• [EXTRACT]:
++++++++

Legal aid clinics, however, have been categorically rejected as the primary option for legal representation in every major report on human rights reform, including the June 2000 report by Gerard La Forest, former justice of the Supreme Court of Canada, entitled, "Promoting Equality: A New Vision."
Further, as noted by the League for Human Rights of B'nai Brith Canada in its open letter to Premier Dalton McGuinty dated March 16, 2006:
"The need for legal representation and advice -- currently a statutory right -- will put an unnecessary, unfair and onerous burden on the majority of complainants, who are already victimized by alleged discrimination, and would potentially have a profoundly negative impact on small businesses. The offer of some form of legal aid in the attorney general?s announcement would benefit only those who fall within a certain income category.
"We understand, despite this assertion on the part of the attorney general, that legal aid -- an already overtaxed system -- is not in a position to adequately fund such a programme, nor are many community legal aid clinics in a position to, or willing to, have carriage of these complaints. We fear that this will create an ethos of 'justice by means test' wherein justice will be beyond reach of the average person, rather than more accessible. Should a party to a complaint choose to proceed unrepresented, one need only look once again to the court system to appreciate the delays and chaos resulting from unrepresented parties."

++++++++

• [RAW DATA]:
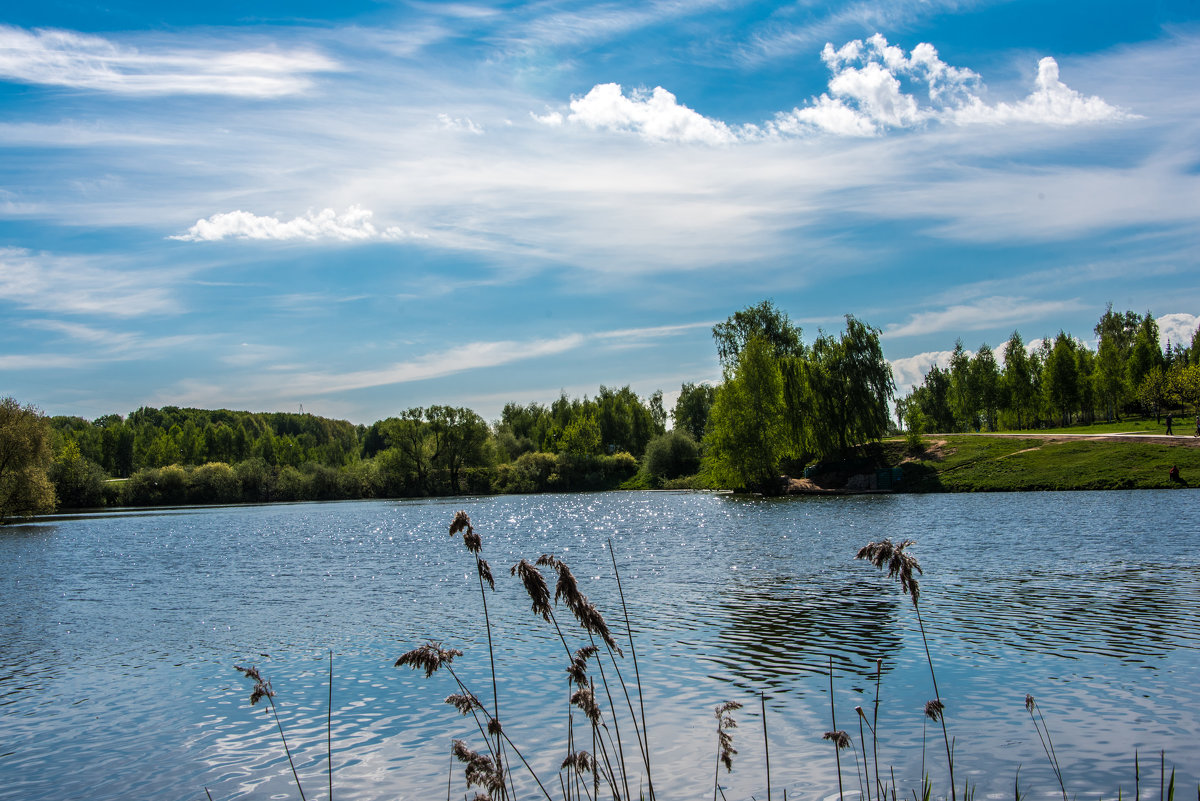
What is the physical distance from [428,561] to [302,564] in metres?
5.54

++++++++

• [ASSIGNED TASK 1]:
Summarize the excerpt on legal aid above in two sentences.
• [ASSIGNED TASK 2]:
Please transcribe a passage from the excerpt on legal aid above, beginning at the words "Further, as noted" and stopping after the words "certain income category.".

• [RESPONSE AREA 1]:
Every major report on human rights reform, including Gerard La Forest's June 2000 report "Promoting Equality: A New Vision," has rejected legal aid clinics as the primary option for legal representation. In a March 16, 2006 open letter to Premier Dalton McGuinty, the League for Human Rights of B'nai Brith Canada argued that needing legal representation would burden complainants and could hurt small businesses, and that legal aid, already overtaxed and limited to an income category, could not fund such a program, which risks "justice by means test."

• [RESPONSE AREA 2]:
Further, as noted by the League for Human Rights of B'nai Brith Canada in its open letter to Premier Dalton McGuinty dated March 16, 2006:
"The need for legal representation and advice -- currently a statutory right -- will put an unnecessary, unfair and onerous burden on the majority of complainants, who are already victimized by alleged discrimination, and would potentially have a profoundly negative impact on small businesses. The offer of some form of legal aid in the attorney general?s announcement would benefit only those who fall within a certain income category.